- [Exercise directions]
Please rewrite each listing below, replacing "beige wall" with "cream wall" and leaving everything else unchanged. Leave the pictures out of your answer.

- [Records for the task]
◆ ◆ ◆ ◆ ◆ ◆ ◆
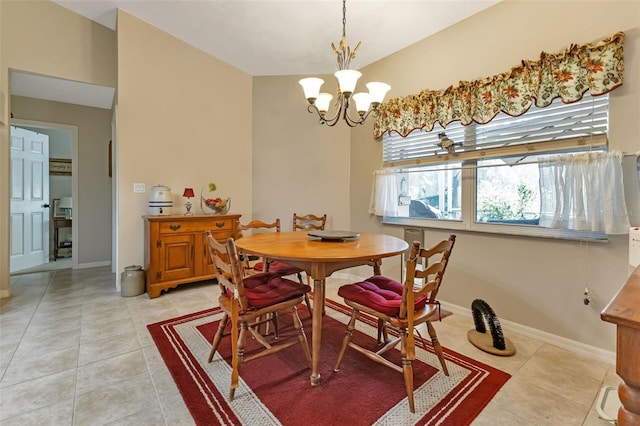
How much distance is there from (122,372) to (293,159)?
2.93 metres

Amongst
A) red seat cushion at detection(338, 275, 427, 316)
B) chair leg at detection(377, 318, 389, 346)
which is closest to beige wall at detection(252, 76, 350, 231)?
chair leg at detection(377, 318, 389, 346)

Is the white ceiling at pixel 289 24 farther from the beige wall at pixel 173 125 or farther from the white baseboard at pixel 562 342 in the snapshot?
the white baseboard at pixel 562 342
◆ ◆ ◆ ◆ ◆ ◆ ◆
- [Exercise output]
How much distance is there from (122,372) to (293,159)?
2.93 metres

Amongst
A) red seat cushion at detection(338, 275, 427, 316)
B) chair leg at detection(377, 318, 389, 346)
which is closest to cream wall at detection(252, 76, 350, 231)?
chair leg at detection(377, 318, 389, 346)

Is the white ceiling at pixel 289 24 farther from the cream wall at pixel 173 125 or farther from the white baseboard at pixel 562 342 in the snapshot?
the white baseboard at pixel 562 342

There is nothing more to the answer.